■ DESCRIPTION OF THE TASK:
Reproduce word for word the lines running from the one that contains "Across the group" through the end of the material, including both the starting and the final line.

■ Stored data entries:
'''
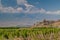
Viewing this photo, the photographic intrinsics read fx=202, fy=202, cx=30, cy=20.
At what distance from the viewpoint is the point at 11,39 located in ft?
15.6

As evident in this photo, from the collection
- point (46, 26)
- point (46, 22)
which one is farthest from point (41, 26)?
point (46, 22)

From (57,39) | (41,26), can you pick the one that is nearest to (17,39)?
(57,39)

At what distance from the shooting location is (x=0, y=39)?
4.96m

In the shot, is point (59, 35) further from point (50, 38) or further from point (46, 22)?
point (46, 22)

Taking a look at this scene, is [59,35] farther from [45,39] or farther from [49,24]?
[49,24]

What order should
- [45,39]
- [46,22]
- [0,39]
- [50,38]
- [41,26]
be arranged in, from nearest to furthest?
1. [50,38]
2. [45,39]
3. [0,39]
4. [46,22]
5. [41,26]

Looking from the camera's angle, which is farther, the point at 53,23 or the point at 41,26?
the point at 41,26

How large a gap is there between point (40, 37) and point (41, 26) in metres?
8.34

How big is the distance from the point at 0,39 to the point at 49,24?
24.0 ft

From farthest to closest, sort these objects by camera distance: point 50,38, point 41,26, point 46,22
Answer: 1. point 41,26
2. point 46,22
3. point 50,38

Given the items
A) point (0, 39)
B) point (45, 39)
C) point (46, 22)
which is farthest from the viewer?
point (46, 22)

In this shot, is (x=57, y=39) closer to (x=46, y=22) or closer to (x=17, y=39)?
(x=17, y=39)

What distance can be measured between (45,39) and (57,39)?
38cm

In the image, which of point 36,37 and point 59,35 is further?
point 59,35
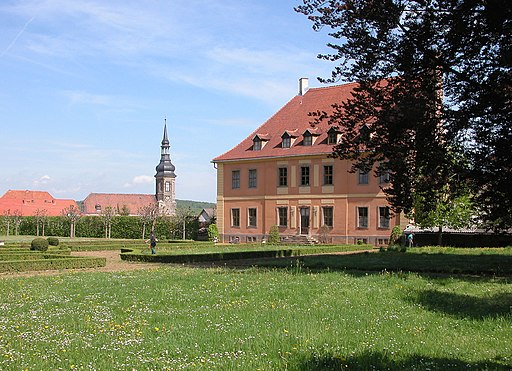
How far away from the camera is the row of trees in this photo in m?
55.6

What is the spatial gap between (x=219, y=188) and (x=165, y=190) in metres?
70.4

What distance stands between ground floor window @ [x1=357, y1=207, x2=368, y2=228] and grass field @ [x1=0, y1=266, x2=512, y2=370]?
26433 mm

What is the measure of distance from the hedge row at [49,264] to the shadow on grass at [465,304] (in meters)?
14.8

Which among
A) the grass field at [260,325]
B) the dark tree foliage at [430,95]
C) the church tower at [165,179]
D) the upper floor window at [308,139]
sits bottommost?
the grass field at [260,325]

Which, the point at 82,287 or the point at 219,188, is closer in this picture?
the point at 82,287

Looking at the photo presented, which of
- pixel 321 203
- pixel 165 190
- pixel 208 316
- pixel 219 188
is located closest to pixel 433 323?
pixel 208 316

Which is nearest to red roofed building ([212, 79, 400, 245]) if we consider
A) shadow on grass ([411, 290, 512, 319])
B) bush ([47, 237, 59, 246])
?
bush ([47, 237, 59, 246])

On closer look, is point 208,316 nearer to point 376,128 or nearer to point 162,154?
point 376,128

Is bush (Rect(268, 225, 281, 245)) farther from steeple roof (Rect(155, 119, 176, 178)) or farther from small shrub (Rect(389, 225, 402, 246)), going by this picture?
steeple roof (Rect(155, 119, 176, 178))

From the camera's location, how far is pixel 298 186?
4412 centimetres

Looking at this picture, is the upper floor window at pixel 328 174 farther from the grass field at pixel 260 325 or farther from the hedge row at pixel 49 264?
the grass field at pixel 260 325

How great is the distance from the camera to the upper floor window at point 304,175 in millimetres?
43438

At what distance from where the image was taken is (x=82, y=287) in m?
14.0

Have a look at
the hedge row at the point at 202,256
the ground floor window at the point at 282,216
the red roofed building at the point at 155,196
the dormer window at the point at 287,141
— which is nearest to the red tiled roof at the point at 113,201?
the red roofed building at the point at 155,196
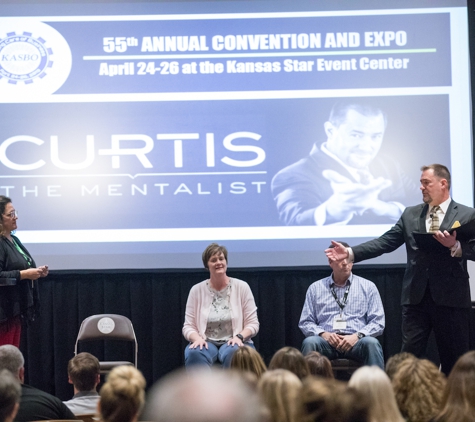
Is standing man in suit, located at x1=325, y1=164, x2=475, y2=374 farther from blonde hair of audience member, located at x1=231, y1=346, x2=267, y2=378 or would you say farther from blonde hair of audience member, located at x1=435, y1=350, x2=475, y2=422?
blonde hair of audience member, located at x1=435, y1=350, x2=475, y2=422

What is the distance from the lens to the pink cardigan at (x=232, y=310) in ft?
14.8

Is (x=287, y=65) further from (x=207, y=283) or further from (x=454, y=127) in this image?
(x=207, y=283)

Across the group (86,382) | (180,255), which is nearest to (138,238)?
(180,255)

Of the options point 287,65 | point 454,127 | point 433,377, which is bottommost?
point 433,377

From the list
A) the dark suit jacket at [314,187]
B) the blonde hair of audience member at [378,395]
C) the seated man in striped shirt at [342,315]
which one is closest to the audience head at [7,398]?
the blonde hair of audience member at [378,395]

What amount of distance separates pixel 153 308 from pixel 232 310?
'''
■ SOLUTION TO THIS EXERCISE:
Across the group (86,382) | (180,255), which is nearest to (138,238)?
(180,255)

Of the options point 287,65 | point 454,127 | point 433,377, which is bottommost?
point 433,377

From the list
A) the dark suit jacket at [314,187]
B) the blonde hair of audience member at [378,395]
C) the seated man in striped shirt at [342,315]
which one is closest to the audience head at [7,398]?
the blonde hair of audience member at [378,395]

What amount of distance separates pixel 153 308 from pixel 232 310?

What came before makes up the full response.